* [What you have to do]:
Rewrite the material below as a JSON list of strings, one string per line, with blank lines omitted and any picture left out.

------ Task data

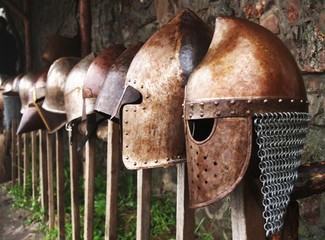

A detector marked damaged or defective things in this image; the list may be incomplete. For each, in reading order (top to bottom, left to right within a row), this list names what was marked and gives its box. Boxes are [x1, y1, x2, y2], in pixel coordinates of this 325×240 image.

rusty iron surface [42, 57, 80, 115]
rusty iron surface [63, 53, 93, 123]
rusty iron surface [81, 45, 124, 116]
rusty iron surface [94, 42, 144, 121]
rusty iron surface [117, 8, 213, 170]
rusty iron surface [184, 16, 308, 208]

------------

* [Solution for this problem]:
[
  "A detector marked damaged or defective things in this image; the list may be incomplete. For each, in reading order (top to bottom, left to right within a row), this list names what was marked and gives its box. Boxes are [x1, y1, x2, y2], in pixel coordinates of this 325×240 image.",
  "rusty iron surface [42, 57, 80, 115]",
  "rusty iron surface [63, 53, 93, 123]",
  "rusty iron surface [81, 45, 124, 116]",
  "rusty iron surface [94, 42, 144, 121]",
  "rusty iron surface [117, 8, 213, 170]",
  "rusty iron surface [184, 16, 308, 208]"
]